Scientific classification
- Kingdom: Animalia
- Phylum: Arthropoda
- Subphylum: Chelicerata
- Class: Arachnida
- Order: Araneae
- Infraorder: Araneomorphae
- Family: Lycosidae
- Genus: Arctosa
- Species: A. littoralis
- Binomial name: Arctosa littoralis (Hentz, 1844)

= Arctosa littoralis =

- Genus: Arctosa
- Species: littoralis
- Authority: (Hentz, 1844)
- Conservation status: G5

Species of spider

Arctosa littoralis, the beach wolf spider, is a species of wolf spider in the family Lycosidae.

==Description==
These spiders have mottled white, gray, or brown bodies that enable them to camouflage against sand. Females tend to be slightly larger, with an average body length (excluding legs) of 11.2 to 14.7 mm, compared to 9.6 to 12.8 mm for males.
#####
### Exercise tasks
[A] Translate this sentence from the beach wolf spider text into Spanish: "Arctosa littoralis, the beach wolf spider, is a species of wolf spider in the family Lycosidae."
[B] Extend the beach wolf spider text by writing what would come next after its final sentence.

### The data
#####
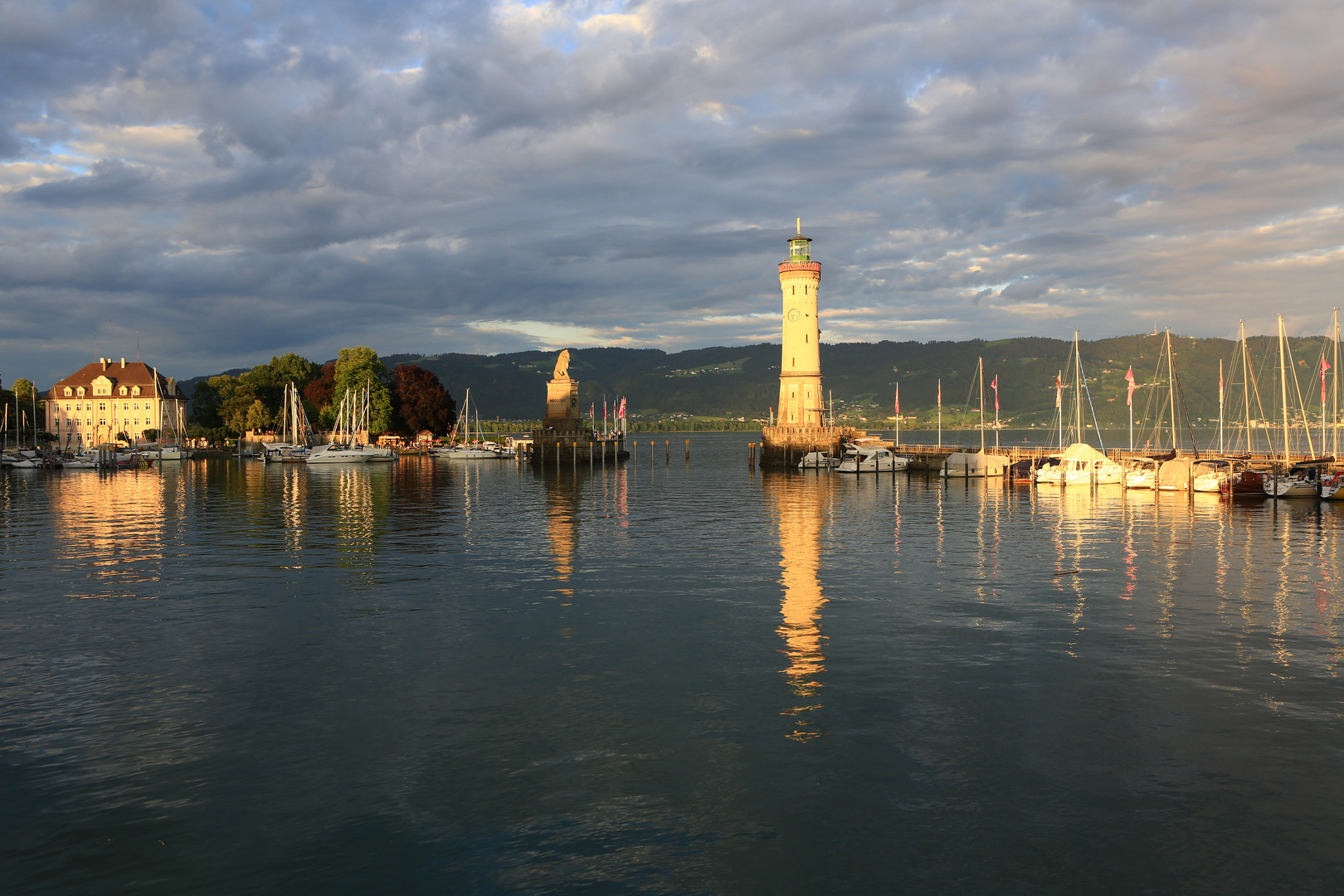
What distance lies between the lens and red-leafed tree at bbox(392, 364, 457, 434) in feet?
#####
### Answers below
[A] Arctosa littoralis, la araña lobo de playa, es una especie de araña lobo de la familia Lycosidae.

[B]
==Habitat and distribution==
A. littoralis is found in sandy substrates within scrub habitats, grass-shrub associations, seashores, riverbanks, and lakes across North and Central America.

==Behavior==
They are active during both daylight and nighttime hours. Females typically store their egg sacs under rocks or within burrows, which they can construct by bonding grains of sand together with their silk. Once they hatch, the spiderlings are carried on their mother's back until they molt and disperse. Like other wolf spiders, A. littoralis chases and attacks prey and does not spin webs.